Seçilen Metin:
YAŞAM 

‘FIRTINA HABERCİSİNİN TÜRKÜSÜ’, ‘PORTAKAL YÜKLÜ YELKENLİ’ VE PANDEMİ GÜNLERİ

Yağmur yağsa, içimi toprak kokusu doldursa… Bir kuş konsa çiçeklenmiş ağaç dalına… Sesin ağır akan tozlu bir uzaklıkta kanımı tutuştursa… Sesin sarsa beni! Sesin tutsa beni! Sesin öfkeli olsa! O sevecen yalnızlığımı alıp götürse…

Yaşlı yazar, buz kesmiş gecede, bunları yazıyor not defterine.

Pandemi can almayı sürdürüyor dışarıda. Hüzünler kadar özlemler de birikiyor içimizde.

Yaşlı yazar, özlemlerini not etmeyi sürdürürken bizler için de bir şeyler fısıldıyor geceye:

Köpükten apak kesilmiş düzlükte Maksim Gorki’yle konuşurken yüzyıllık tarihin merdivenlerinde oturup dinlensem… Fırtına habercisinin türküsünü dinlesem! Denizin, rüzgârın, bulutun dili olsam; mavi alevler içinde kaybolup gitsem!

Özlemler kadar düşler de sarıyor dört bir yanımızı daha sonra:

Bir düş görsem horozların öttüğü saatlerde… Şopen Sokağı’nda çocuklarla konuşsam… Portakal yüklü bir yelkenli Akdeniz’de fırtınaya tutulsa; Rafael Alberti’yle çelikten kelebeklerin kırılan kanatlarıyla avunsam… Bir şarkı söylesem sevgiliye…

Tüm duygular bizler için… Tüm anımsayışlar da öyle…

‘MEVSİMLER GİBİ DEĞİŞEREK, ÇOĞALARAK…’

Pandemi günleri çoğumuz için çok sancılı geçse de, belki azımız için bulunmaz fırsatları da beraberinde getiriyor. İçe dönük yeni yaşantımız, işten güçten arta kalan vakitlerde bazen okumayla, bazen yazmayla ve çoğu zaman düşünmeyle geçiyor. Bazı zamanlar geçmişin arşivlerinde, bazı zamanlar geleceğin hayallerinde geziniyoruz. Dünün pişmanlıkları, yarının umutları hep bir arada.

Yaşlı yazarın sözcüklerinden devşirdiğimiz heyecanlar bize çok şey vaat ediyor; onunla birlikte fırtına habercisinin türküsüne eşlik ederken, Akdeniz’de fırtınaya tutulan portakal yüklü yelkenliyi izliyoruz.

Tutkuluyuz.

Görev:
Metne dayanarak şu soruları yanıtlayın:
1. Yaşlı yazar not defterine nasıl bir gecede yazıyor?
2. Pandemi günlerindeki içe dönük yeni yaşantı, işten güçten arta kalan vakitlerde nelerle geçiyor?
3. Portakal yüklü yelkenli hangi denizde fırtınaya tutuluyor?
Metinden sonra gelen satırların metinle hiçbir ilgisi yoktur.

Ham Veri:
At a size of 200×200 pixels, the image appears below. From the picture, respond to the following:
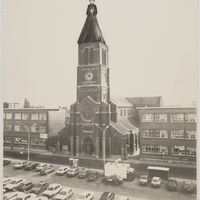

Yanıt:
1. Buz kesmiş bir gecede.
2. Bazen okumayla, bazen yazmayla, çoğu zaman da düşünmeyle.
3. Akdeniz'de.